» **TRECHO DO DOCUMENTO**
- - -
Mais de 11 mil quilômetros de distância, 44h semanais ao longo de anos trabalhando, que alguns trabalhadores já somaram quase 7.300 dias. Há quem esteja há dois, três ou cinco anos sem visitar a família. Parecem números desconexos, mas são parte da vida de alguns dos 40 trabalhadores da obra do prédio Tree Tower, em construção no bairro Planejado Cidade dos Lagos em Guarapuava.
O prédio, com projeto para 25 andares, vai somar 10 mil metros cúbicos de concreto, e tem mãos de homens que vieram de várias partes do Brasil como Bahia, Pernambuco, Natal e Pará. Seria compreensível se eles pensassem em todos esses números, sentindo saudade de casa e da família. Mas a realidade é outra.
O dia a dia de quem enfrenta sol, chuva, vento, frio e calor em meio a ferros, concreto, rochas, cabos de aço, materiais de construção, é calcular metragens, seguir o projeto e contar os dias para ver a esposa, os filhos, os pais, os amigos e novamente a cidade natal.
Evandro é o responsável pela obra, e veio da Bahia, mas já mora no Paraná há alguns anos. Diante do questionamento de como eles lidam com a saudade, ele responde que o cotidiano exige concentração, há cálculos a todo instante e planejamento.
Na obra, você pensa na obra, pois em segundos você lida com muitas coisas diferentes. Os nossos planos duram segundos. Ele pode estar pensando na mulher aqui e no próximo segundo, estar pensando na obra. Conseguimos separar as coisas. Mas se somarmos todos os anos que estivemos na obra, daria quase os anos de Guarapuava.
- - -
» **PERGUNTAS**
1/ Segundo o texto sobre os trabalhadores do Tree Tower, por que eles conseguem não ficar pensando na saudade de casa durante o trabalho na obra? Responda em uma a três frases.
2/ Escreva a parte seguinte do texto sobre os trabalhadores do Tree Tower, começando logo depois da última frase apresentada.
As linhas que vêm em seguida são um material à parte, sem ligação com o texto sobre os trabalhadores do Tree Tower.

» **DADOS REGISTRADOS**
- - -
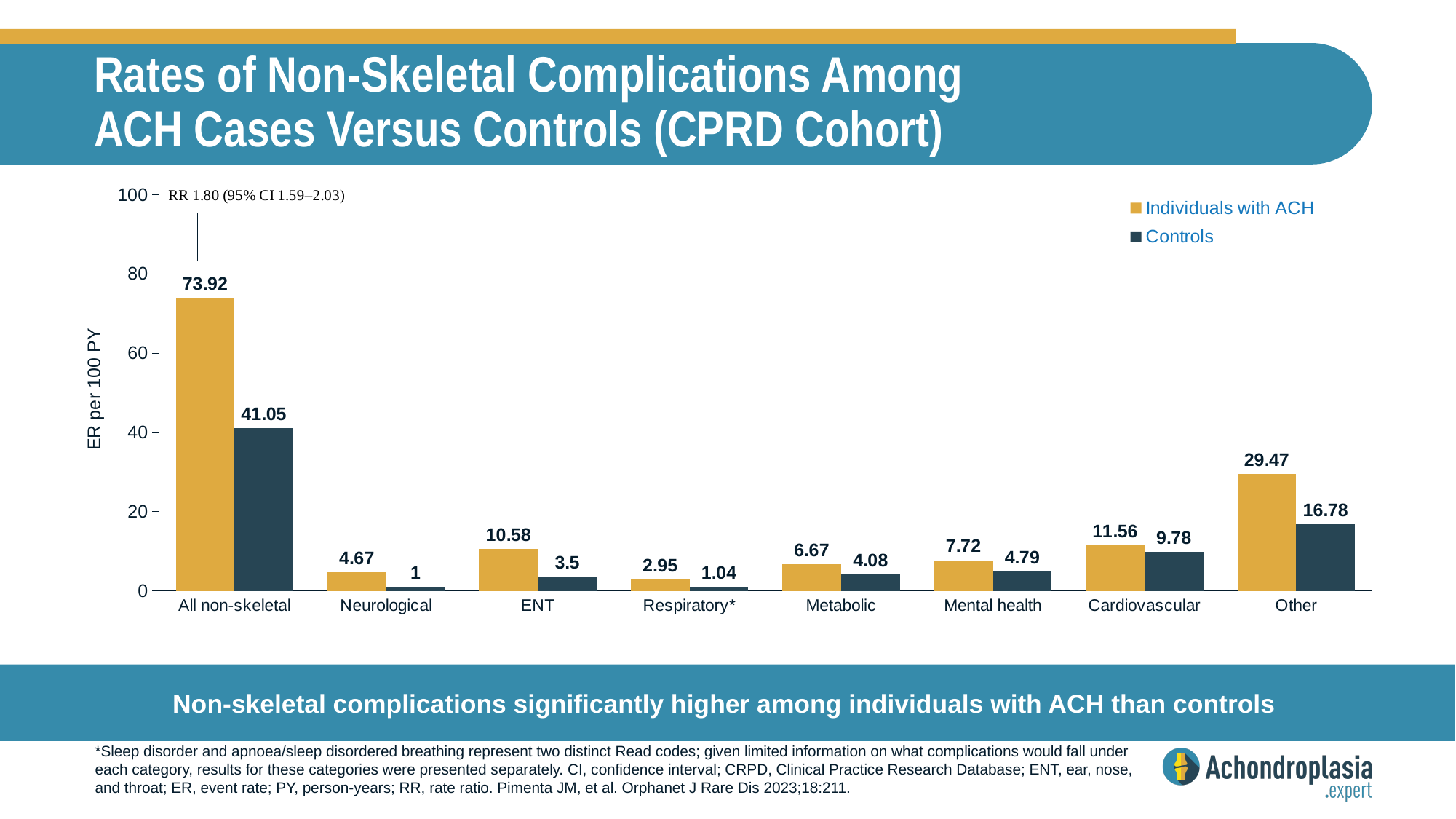
How many categories are shown on the x axis? 8 Which is larger: the Controls value for Cardiovascular or the Controls value for Mental health? Cardiovascular Which category has the highest value for Controls? All non-skeletal Which category has the lowest value for Individuals with ACH? Respiratory* Is the value for Individuals with ACH in the Other category greater or less than 20? greater What is the event rate per 100 PY for Individuals with ACH in the All non-skeletal category? 73.92 What is the value for Individuals with ACH in the Cardiovascular category? 11.56 What is the event rate per 100 PY for Controls in the Other category? 16.78 What kind of chart is shown on the slide? Bar chart What is the difference between the Individuals with ACH and Controls values in the All non-skeletal category? 32.87 What is the difference between the Individuals with ACH and Controls values in the ENT category? 7.08 How many series does the legend list? 2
- - -
» **RESPOSTAS**
1/ O cotidiano da obra exige concentração, com cálculos e planejamento a todo instante. Segundo Evandro, em segundos eles lidam com muitas coisas diferentes. Por isso conseguem separar o pensamento na família do trabalho.

2/
Davi de 19 anos diz que tem um momento que esse sentimento não é anestesiado. “Quando eu chego em casa, bate saudade de casa, da minha mãe. Mas as chamadas de vídeo ajudam muito, conversamos todo dia”. O jovem deixou Natal, capital do Rio Grande do Norte, há quatro meses. Ele era músico e viajou com a banda para várias cidades do Nordeste Brasileiro. Mas após terminar o ensino médio, ele precisava melhorar de vida e ter estabilidade. O motivo para ir embora era claro na cabeça.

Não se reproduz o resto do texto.